» **Task to complete**
Continue the news report on Aaron Coleman's deleted tweet about Kelly, picking up after its final sentence.

» **Text for analysis**
----

A political operative provided The Associated Press with a screen shot of another tweet that was no longer online Thursday in which Coleman predicted that Kelly would face an “extremely bloody” Democratic primary in two years. The screen shot was provided anonymously because the operative was not authorized to speak about the race.
“I’m not playing around,” Coleman wrote in the tweet. “People will realize one day when I call a hit out on you it’s real.”
Kelly spokeswoman Lauren Fitzgerald responded to Coleman’s tweets by saying in an email: “Aaron Coleman is unfit to serve in the Legislature.”
Coleman acknowledged during an interview posting the tweet and then deleting it Wednesday, saying he’d intended to use the phrase “political hit,” adding, “Obviously I should have moved away from the word ‘hit.'”
“There are people out there who will intentionally try to misinterpret anything you say,” Coleman said. “It’s fine. I’m not worried about it. Really, at this point, nobody can really stop me.”
But Kansas House Minority Leader Tom Sawyer, a Wichita Democrat, described the tweet as “threatening the governor.”
Coleman’s social media post came less than a month after authorities said they foiled a plot to kidnap Michigan Gov. Gretchen Whitmer, another Democrat, in reaction to her handling of the coronavirus pandemic. An FBI agent testified in federal court that members of paramilitary groups also discussed kidnapping Democratic Virginia Gov. Ralph Northam.

----

» **Given data**
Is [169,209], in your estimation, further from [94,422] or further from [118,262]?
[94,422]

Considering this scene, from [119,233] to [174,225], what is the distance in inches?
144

----

» **Exercise output**
Sawyer said he or other Democrats in the House will file a complaint against Coleman when he’s sworn in and work for the two-thirds vote in the House needed to remove Coleman from his seat. The state Democratic Party already had disowned Coleman in August, and state Chairwoman Vicki Hiatt publicly backed such an effort Thursday, with both she and Sawyer calling Coleman unfit to serve.
But Coleman said he’s consulted with a lawyer and believes he only can be removed from his seat for misconduct in office, not for actions before taking office in January.
“Until I break the public’s trust and I break my oath of office, you know, you cannot undo the results of democracy,” Coleman said.
Later, he added: “I’m going keep my head down and do my homework and try not to get any more headlines for a while.”
Unofficial election results showed 3,496 votes for Coleman and 2,013 total write-in votes. The local Board of Canvassers is scheduled to meet Nov. 16 to review provisional ballots cast by voters whose eligibility wasn’t certain.
Wyandotte County Election Commissioner Bruce Newby said it’s “very rare” for all write-in votes to go to a single candidate. Newby said he doesn’t have a countywide count of provisional ballots yet, but that there would almost certainly not be enough in Coleman’s district to change the result. About 3,000 ballots mailed to voters countywide had yet to arrive, but Newby said it’s likely that only several hundred will arrive by Friday’s deadline. Even if all of them arrived on time, he said, only a fraction would be for Coleman’s district.
“Quite honestly, there’s no hope there,” Newby said of overcoming Coleman’s victory.
Coleman was charged in May 2015 with a felony count of making a criminal threat but later pleaded guilty to a misdemeanor charge of harassment. An arrest report and investigative summary from the incident, obtained by AP through an open records request, said Coleman threatened to go to a girl’s high school, shoot her, and turn the gun on himself.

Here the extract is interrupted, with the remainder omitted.